**Trecho do texto:**

Páginas

quarta-feira, 10 de julho de 2019




As Proezas do Soneto

Cyro de Mattos


A poesia permite  ao homem realizar-se como um ser mágico, que  consegue retirar a cegueira da matéria.  A poesia está em tudo. Procure bem, você a encontra.  Não esqueça que só o poeta a ergue no poema como testemunho de sua experiência perante a existência. Nessa corrente energética que emana da natureza humana, o soneto acontece como uma festa prazerosa de poucas estrofes.  Trata-se de uma forma fixa  de poema  com quatorze versos,  dispostos em dois quartetos e dois tercetos. O último verso é tido como “chave de ouro”,  devendo surpreender e encantar  com a sua revelação no desfecho. 
Combatido pelos vanguardistas, os protagonistas da Semana da Arte Moderna de 22 não lhe pouparam depreciações,  alardeando naquele movimento a indignação de  “fora a gaiola” contra o indefeso poema breve, além de    outras referências nada agradáveis. Sua febre imperceptível fez com que atravessasse séculos, permanecesse até hoje,  reverenciado com fidelidade por poetas modernos,   com vistas a atingir o nível superior da alma. Esse  breve espaço operacional da criatividade assim  vem sustentando  o ser em estado súbito da comoção.

**Material extraído:**
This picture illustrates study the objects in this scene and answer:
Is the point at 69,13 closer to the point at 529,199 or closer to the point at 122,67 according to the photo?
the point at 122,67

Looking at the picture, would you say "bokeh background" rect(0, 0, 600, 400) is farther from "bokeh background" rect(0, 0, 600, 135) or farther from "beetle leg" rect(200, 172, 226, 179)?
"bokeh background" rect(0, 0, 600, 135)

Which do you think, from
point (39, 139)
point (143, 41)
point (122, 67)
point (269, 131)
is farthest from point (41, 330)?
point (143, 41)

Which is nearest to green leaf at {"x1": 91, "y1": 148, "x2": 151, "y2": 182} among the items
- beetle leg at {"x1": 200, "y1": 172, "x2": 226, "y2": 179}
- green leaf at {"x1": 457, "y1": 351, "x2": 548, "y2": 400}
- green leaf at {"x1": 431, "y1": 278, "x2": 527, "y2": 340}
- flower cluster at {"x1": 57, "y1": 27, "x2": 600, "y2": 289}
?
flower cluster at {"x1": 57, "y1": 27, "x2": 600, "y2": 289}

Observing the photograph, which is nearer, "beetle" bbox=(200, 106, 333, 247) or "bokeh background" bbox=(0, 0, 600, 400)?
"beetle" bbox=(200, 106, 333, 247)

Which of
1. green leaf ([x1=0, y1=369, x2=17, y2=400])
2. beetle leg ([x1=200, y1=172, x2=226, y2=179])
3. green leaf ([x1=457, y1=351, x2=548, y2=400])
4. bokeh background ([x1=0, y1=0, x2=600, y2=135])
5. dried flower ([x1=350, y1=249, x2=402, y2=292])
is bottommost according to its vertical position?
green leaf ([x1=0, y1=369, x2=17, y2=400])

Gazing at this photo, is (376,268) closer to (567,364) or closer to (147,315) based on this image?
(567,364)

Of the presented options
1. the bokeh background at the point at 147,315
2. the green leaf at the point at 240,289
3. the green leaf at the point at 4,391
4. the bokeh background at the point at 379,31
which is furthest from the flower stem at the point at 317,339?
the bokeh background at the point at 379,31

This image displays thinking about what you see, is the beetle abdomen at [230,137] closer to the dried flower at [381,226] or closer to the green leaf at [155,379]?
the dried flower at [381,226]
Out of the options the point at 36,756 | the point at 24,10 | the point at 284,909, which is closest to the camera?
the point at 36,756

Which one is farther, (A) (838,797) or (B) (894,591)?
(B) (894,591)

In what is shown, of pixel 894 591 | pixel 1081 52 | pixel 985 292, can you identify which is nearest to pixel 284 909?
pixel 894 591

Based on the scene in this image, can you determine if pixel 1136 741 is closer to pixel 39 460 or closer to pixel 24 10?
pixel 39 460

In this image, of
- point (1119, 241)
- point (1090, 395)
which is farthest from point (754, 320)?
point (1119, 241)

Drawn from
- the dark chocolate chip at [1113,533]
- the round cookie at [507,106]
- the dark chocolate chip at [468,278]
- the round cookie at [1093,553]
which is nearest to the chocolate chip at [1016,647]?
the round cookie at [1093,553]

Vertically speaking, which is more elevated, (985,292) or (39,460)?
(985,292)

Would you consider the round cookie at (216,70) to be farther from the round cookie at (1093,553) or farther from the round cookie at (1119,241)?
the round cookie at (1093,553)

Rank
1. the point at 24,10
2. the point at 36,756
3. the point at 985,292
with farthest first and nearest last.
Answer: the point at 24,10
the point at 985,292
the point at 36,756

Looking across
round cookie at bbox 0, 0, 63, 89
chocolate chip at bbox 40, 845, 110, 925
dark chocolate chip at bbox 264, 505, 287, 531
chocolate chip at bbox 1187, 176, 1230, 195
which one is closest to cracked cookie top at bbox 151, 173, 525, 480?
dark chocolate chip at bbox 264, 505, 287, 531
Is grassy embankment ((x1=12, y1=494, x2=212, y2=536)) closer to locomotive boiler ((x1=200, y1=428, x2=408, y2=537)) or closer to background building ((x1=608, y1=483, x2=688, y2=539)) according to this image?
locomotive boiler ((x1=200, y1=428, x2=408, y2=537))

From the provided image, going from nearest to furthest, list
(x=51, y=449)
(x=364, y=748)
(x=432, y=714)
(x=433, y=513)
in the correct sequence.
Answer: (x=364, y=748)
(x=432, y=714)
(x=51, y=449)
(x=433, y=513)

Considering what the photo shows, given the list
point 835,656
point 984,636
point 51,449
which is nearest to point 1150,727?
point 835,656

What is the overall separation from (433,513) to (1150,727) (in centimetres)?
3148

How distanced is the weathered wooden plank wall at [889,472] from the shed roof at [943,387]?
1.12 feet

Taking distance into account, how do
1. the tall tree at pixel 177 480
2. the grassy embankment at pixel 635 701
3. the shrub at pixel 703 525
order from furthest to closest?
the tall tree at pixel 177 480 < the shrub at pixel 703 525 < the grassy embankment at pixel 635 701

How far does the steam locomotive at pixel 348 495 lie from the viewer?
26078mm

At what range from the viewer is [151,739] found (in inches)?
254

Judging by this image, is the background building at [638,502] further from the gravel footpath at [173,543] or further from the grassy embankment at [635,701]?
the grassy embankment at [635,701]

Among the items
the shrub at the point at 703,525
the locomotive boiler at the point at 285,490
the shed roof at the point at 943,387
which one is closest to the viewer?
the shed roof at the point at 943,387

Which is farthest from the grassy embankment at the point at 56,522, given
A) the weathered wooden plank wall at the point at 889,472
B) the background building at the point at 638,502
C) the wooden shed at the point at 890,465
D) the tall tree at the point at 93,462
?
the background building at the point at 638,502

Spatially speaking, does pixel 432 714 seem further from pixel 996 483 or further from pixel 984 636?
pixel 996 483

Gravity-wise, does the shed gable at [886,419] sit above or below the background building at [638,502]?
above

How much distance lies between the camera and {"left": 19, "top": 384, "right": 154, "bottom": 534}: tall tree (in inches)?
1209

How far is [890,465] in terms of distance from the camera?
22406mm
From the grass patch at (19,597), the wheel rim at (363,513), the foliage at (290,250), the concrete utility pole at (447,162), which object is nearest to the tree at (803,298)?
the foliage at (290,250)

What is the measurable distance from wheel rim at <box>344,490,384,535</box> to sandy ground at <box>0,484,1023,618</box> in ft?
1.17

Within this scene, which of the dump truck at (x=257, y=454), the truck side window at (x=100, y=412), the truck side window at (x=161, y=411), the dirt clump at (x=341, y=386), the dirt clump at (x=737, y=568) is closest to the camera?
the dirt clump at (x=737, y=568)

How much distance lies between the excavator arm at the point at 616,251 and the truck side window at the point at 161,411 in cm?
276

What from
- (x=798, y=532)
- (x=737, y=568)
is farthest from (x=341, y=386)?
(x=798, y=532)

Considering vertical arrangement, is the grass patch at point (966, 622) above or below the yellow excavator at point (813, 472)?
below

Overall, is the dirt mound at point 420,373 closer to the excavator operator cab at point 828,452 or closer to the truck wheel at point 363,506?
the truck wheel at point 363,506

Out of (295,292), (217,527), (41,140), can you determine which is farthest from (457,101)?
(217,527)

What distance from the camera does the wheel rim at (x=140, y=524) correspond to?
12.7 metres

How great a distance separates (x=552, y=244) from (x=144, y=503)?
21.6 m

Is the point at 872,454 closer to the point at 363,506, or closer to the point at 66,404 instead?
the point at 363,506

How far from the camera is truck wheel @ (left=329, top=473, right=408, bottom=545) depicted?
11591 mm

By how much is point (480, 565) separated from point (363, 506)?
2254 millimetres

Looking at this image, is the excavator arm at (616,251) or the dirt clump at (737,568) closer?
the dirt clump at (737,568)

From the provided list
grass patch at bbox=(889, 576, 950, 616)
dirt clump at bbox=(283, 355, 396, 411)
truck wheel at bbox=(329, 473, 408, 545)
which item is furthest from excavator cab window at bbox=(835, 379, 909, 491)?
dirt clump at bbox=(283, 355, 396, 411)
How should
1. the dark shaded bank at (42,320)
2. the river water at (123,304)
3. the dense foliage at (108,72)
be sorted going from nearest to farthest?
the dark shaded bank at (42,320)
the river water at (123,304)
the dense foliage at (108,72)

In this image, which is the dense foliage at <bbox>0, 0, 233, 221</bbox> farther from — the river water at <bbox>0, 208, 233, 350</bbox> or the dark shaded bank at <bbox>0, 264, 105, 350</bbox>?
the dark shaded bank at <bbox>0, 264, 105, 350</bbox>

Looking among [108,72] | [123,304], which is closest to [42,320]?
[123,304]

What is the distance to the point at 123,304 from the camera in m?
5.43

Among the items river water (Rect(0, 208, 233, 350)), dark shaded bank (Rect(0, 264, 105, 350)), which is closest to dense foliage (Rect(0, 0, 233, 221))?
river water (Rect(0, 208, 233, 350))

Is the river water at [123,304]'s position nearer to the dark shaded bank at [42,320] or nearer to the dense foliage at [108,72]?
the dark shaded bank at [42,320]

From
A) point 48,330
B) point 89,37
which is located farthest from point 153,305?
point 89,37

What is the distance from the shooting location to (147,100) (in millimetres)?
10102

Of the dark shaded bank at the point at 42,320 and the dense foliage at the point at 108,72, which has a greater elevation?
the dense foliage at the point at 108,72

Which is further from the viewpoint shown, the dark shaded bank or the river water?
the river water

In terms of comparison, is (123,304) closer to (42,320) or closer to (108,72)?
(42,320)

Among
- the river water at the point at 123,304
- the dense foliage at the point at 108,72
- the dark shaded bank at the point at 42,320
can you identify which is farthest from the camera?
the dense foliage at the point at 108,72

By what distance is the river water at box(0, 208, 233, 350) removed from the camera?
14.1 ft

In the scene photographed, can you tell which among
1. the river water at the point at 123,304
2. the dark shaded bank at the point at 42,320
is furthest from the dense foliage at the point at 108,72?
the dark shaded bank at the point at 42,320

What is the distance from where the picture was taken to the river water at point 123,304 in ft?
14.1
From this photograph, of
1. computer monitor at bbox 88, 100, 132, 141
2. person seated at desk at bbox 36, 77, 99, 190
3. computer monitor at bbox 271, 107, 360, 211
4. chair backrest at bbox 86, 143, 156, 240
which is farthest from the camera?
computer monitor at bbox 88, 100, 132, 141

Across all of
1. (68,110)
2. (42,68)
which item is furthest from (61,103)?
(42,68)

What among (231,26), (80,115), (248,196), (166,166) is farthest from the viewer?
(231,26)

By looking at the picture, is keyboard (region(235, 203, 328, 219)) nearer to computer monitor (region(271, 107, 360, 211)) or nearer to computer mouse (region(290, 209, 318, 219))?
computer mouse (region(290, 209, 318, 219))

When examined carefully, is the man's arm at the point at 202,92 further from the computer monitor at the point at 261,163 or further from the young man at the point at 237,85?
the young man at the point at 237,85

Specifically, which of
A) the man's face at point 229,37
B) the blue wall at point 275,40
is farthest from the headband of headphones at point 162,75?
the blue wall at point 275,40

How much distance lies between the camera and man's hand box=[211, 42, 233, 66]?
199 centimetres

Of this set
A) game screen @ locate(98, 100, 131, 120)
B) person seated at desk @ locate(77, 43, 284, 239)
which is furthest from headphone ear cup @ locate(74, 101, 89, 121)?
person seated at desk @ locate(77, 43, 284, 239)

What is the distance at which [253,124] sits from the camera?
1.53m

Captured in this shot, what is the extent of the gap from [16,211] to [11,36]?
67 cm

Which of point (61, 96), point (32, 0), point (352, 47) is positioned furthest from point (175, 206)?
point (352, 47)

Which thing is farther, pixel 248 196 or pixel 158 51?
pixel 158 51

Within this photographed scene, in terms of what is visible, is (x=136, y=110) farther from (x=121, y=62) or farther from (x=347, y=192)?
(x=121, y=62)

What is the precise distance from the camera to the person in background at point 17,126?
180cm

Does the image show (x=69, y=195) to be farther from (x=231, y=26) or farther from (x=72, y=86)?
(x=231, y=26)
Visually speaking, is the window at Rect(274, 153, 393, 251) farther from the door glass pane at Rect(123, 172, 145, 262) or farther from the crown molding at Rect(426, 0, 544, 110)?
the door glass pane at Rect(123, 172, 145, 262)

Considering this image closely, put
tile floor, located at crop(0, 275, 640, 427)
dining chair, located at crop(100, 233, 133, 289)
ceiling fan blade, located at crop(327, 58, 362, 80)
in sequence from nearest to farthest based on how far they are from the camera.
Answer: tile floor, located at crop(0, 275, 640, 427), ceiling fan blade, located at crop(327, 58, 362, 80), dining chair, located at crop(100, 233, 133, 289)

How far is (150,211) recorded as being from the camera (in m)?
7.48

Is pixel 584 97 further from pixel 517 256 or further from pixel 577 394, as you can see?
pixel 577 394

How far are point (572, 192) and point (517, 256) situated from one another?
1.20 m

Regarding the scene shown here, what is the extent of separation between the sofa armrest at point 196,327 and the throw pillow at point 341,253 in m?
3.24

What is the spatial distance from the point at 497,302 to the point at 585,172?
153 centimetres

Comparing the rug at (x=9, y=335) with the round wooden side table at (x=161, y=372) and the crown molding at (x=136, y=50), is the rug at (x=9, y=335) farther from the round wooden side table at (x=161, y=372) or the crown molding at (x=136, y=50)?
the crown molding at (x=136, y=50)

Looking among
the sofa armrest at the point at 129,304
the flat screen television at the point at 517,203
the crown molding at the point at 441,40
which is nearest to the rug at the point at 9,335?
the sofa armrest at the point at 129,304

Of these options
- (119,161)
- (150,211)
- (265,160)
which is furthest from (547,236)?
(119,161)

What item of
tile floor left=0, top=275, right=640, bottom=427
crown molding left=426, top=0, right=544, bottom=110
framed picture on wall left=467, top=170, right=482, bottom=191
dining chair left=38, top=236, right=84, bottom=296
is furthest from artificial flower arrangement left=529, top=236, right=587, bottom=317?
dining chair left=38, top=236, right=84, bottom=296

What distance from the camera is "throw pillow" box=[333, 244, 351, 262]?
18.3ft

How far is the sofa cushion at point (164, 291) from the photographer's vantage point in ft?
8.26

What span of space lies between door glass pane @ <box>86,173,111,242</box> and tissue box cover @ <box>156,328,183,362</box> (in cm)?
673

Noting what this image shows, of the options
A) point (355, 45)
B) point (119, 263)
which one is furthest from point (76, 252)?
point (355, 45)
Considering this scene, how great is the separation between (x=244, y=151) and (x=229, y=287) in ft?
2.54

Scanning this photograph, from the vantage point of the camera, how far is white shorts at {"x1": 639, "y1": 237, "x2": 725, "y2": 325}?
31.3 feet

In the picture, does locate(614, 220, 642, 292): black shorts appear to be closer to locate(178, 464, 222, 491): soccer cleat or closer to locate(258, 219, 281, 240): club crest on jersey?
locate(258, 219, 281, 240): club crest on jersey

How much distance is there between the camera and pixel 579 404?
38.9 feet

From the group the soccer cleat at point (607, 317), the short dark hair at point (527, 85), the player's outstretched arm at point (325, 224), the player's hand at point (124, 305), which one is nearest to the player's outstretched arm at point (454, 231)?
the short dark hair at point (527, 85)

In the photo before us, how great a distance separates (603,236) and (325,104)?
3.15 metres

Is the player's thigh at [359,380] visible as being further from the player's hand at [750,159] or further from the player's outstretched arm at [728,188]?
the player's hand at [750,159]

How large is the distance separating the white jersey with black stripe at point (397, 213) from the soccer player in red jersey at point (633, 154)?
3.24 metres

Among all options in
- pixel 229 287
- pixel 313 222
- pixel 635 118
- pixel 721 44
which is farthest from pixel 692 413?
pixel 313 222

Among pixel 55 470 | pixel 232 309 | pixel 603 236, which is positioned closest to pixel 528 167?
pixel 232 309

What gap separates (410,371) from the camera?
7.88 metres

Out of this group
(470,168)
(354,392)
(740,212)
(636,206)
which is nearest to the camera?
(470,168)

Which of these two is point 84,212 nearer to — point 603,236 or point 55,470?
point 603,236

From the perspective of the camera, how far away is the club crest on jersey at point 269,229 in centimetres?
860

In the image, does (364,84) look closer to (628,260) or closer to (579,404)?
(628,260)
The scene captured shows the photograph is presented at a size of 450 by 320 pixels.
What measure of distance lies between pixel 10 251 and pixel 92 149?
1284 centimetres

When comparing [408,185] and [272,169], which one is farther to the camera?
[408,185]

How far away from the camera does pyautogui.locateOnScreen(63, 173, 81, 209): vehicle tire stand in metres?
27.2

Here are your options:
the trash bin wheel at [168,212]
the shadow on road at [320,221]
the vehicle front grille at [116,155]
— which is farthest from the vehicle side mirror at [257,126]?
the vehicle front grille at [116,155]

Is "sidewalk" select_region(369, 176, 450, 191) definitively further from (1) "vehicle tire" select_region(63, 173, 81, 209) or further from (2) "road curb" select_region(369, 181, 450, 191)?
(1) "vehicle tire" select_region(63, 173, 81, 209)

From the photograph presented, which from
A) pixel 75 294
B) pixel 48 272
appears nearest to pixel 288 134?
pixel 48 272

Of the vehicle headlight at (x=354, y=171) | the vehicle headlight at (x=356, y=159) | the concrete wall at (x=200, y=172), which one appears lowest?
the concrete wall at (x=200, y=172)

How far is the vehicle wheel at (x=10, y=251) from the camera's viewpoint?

**Ações a realizar:**
[A] Transcreva do texto sobre o soneto o trecho que começa nas palavras "quarta-feira, 10 de" e termina em "revelação no desfecho.".
[B] Diga quantas linhas contêm a palavra "identify", respondendo só com o número.
O texto sobre o soneto e as linhas vêm de fontes diferentes.

**Resultados por tarefa:**
[A]
quarta-feira, 10 de julho de 2019




As Proezas do Soneto

Cyro de Mattos


A poesia permite  ao homem realizar-se como um ser mágico, que  consegue retirar a cegueira da matéria.  A poesia está em tudo. Procure bem, você a encontra.  Não esqueça que só o poeta a ergue no poema como testemunho de sua experiência perante a existência. Nessa corrente energética que emana da natureza humana, o soneto acontece como uma festa prazerosa de poucas estrofes.  Trata-se de uma forma fixa  de poema  com quatorze versos,  dispostos em dois quartetos e dois tercetos. O último verso é tido como “chave de ouro”,  devendo surpreender e encantar  com a sua revelação no desfecho.

[B] 2